可是如果真的是方姨娘的话,她到底是怎么做到的?
任瑶华还没有说出口任瑶期就明白了她的意思,因为她也想到了这一层,这种事情方姨娘不是做不出来的。
见任瑶期没有说话,任瑶华又有些百思不得其解地道:“如果真是她,她也太能忍了吧?这两年都没有什么动静。”
任瑶华知道如果林氏的脸是在她还在任家的时候出了问题。别人联想到她与方姨娘当年的仇怨后一定会怀疑到方姨娘身上,可是林氏是在出了燕北之后才出事的,谁又有什么理由去怀疑一个身在内院里几乎不怎么出门的姨娘?
任瑶期是吃过方姨娘的亏的,知道她是一个极有耐性的人,只要是能达到自己的目的,别说是蛰伏几年,就算是十几年几十年她也是有着足够的耐性的。
她暗叹一声再次提醒任瑶华道:“所以我总是要你不要与她和任瑶英产生正面冲突。
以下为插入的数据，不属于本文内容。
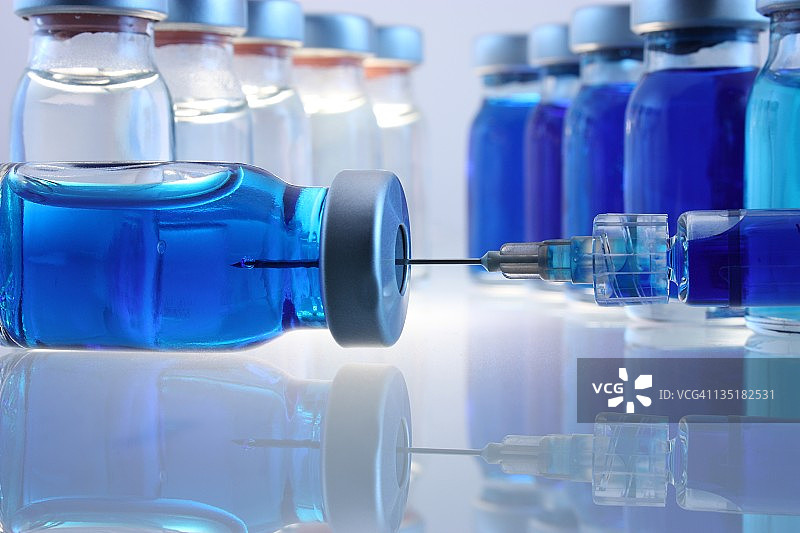 装有蓝色物质和注射器的实验瓶图片素材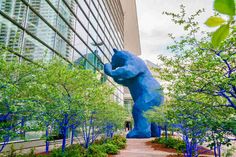 a large blue bear statue sitting in the middle of a garden next to a tall building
因为比起手段和狠毒,你永远不会是她的对手。”
任瑶华接过任瑶期手中的信将林氏和任瑶玉的惨状看了一遍,也不由得心有余悸。她脸色难看地道:“那我是不是要感谢她这些年来对我算是手下留情了?”
任瑶期闻言却是想起了任瑶华上一世的事情,对任瑶华这种人而言毁了她的脸并不能真正毁了她,所以方姨娘最后了毁了她的骄傲。对付敌人,就要选择她最在意的软肋攻击。这是方姨娘的座右铭。
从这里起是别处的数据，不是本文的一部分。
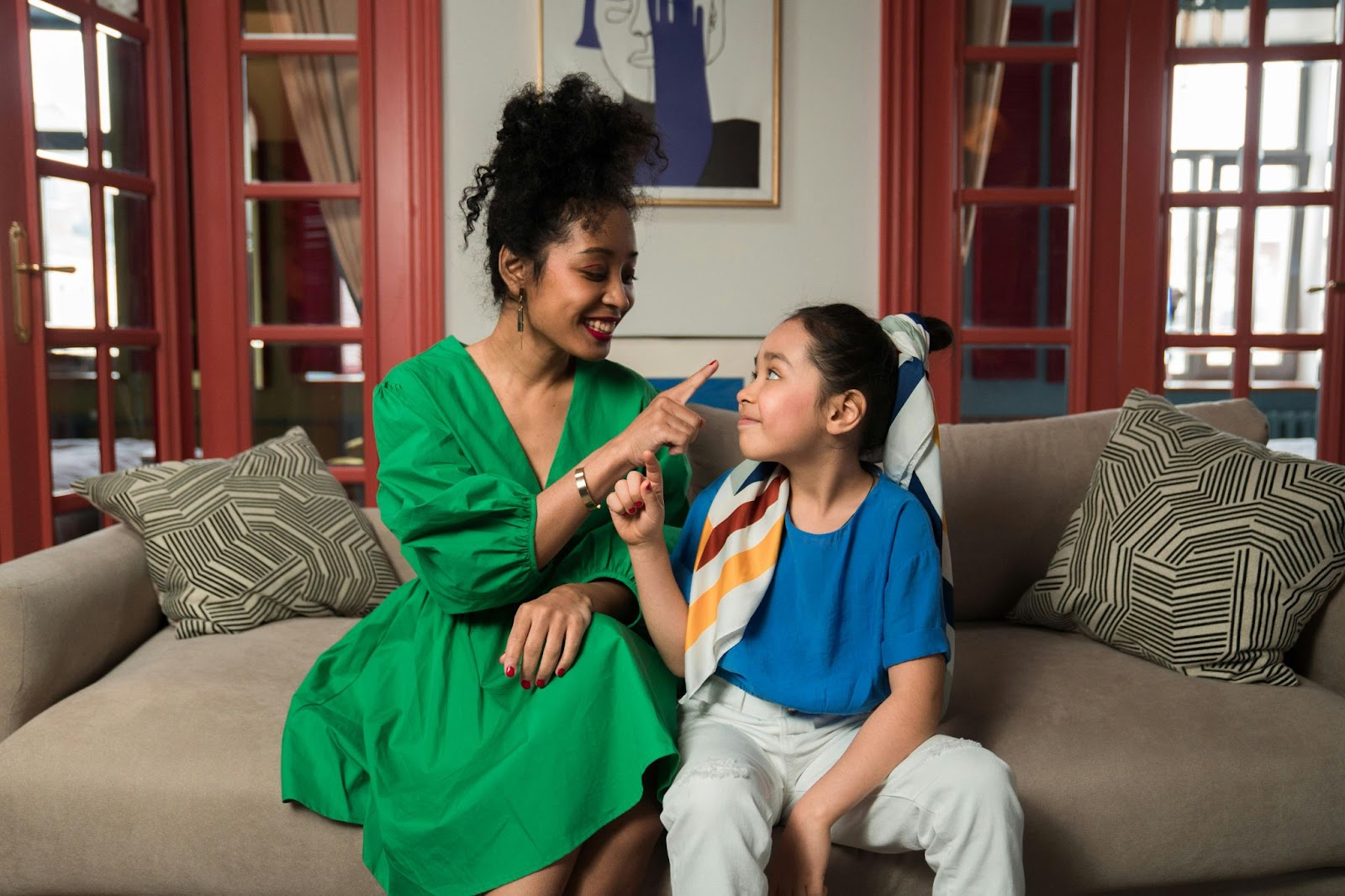 A mother having a conversatin with her young daughter on the couch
所以方姨娘在对付林氏的时候先是从任时茂下手,现在才变成了林氏本人和林氏唯一的女儿。
任瑶期叹了一口气没有说话。
任瑶华道:“虽然这些都是我们的猜测,不过我却感觉一定是与她有些关系的。你说她是怎么做的?下毒吗?怎么个下法?”
任瑶期想了想:“如果真的是与她有关,应该是下了毒。”
任瑶期仔细想了想信中关于林氏母女病情的描述。斟酌着道:“至于这个毒是怎么下的,我猜不是在吃食里就是在日常的用物中了。”
“如果是吃食的话,为何五叔他们没有事?在路上他们应该都是一桌用饭吧?”任瑶华也认真分析道。
任瑶期点了点头:“对。应该也不是在衣物上,因为出事的是脸,身上却没事。”她顿了顿,问任瑶华道,“如果你脸上长了小疙瘩,又要出门的话你会怎么做?”
任瑶华想了想:“擦一层厚粉将疹子遮住?”
任瑶期点了点头,她想起来林氏和任瑶玉后来病情加重的事情。
原本只是长了些痱子那么大小的小疙瘩,林氏和任瑶玉都是极要脸面又爱美之人,她们又恰好出门在外,所以一定会在脸上多扑一层粉来掩饰,只是后来脸上的症状却是越来越重了。
任瑶华反应过来,立即道:“你是说她下毒的话极有可能是将毒下在了胭脂水粉里?”